-- STUDY TEXT follows --

There we have something extremely interesting, even if it doesn't appear sol We have a recordset that gives us not just the room information or the bookings information, but both in one recordset.

If we wanted to have a journal of bookings for each room, then we have it. But our goal was to also have the client information. The following diagram shows another part of the relationship of our table:

As you have probably already guessed, we have another foreign key: the clientID column. To get information from the table client, we will do as we did for the first query: we will use the LEFT JOIN keyword on the clients table. The new SQL query will look like this:

    SELECT room.ID, bookings.ID, clientID,roomID,startDate,endDate, clients.firstname,    clients.lastname FROM room LEFT JOIN bookings ON room.ID = roomID LEFT JOIN    clients ON bookings.clientID=clients.ID 

Note that this query will return the rooms that have not been booked already. This is due to the nature of the LEFT JOIN. Further we will see how to retrieve only rooms that have been booked at least once, with the INNER JOIN syntax.

In this query, we have modified two parts of the query: the select_expression now has the clients.firstname and clients.lastname. We have also added a new LEFT JOIN ... ON ... sequence. This time we are joining the table clients and we link the client.ID to the clientID that can be found in the bookings table. It works exactly the same way as when we linked the bookings table to the room table.

We have linked the table bookings to the table room because the meaning of the column booking.roomID was the room's ID. Therefore we do exactly the same by linking the table bookings to the table clients, because the columun booking.clientID was the client's ID.

To summarize, the LEFT JOIN tablename ON clause will link two tables by checking that the condition clause is TRUE. In our example,e we had the two clauses following LEFT JOIN:

• LEFT JOIN bookings ON room.ID = roomID

• LEFT JOIN clients ON bookings.clientID = client.ID

The interesting thing in the LEFT JOIN is that it allows you to construct queries with multiple tables thanks to the relationship you defined when constructing your table.

-- STUDY TEXT concluded --
-- MATERIAL PROVIDED follows --

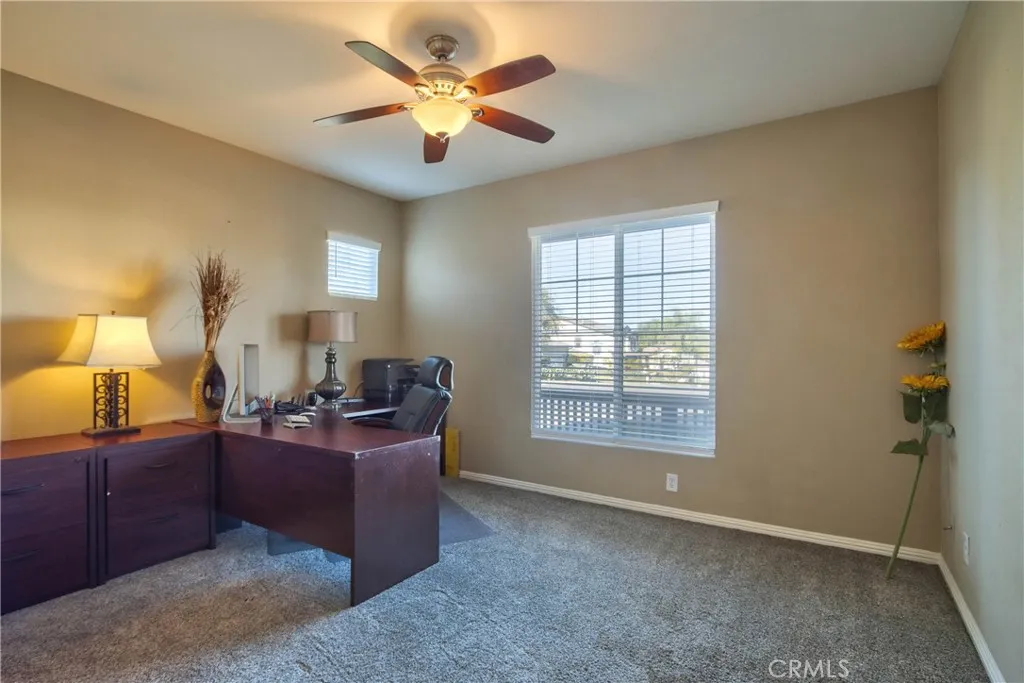 41087 Promenade Chardonnay, Temecula, California 92591 home-pic-7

-- MATERIAL PROVIDED concluded --

### PROBLEM DETAILS
Using the LEFT JOIN text, explain in one to three sentences why the query links the bookings table to the clients table on clientID.

### ANSWER TO THIS EXERCISE
The clientID column in the bookings table holds the client's ID, so matching it to the ID in the clients table connects each booking to its client. This works the same way as the earlier link between bookings and room, which was made because the roomID column holds the room's ID.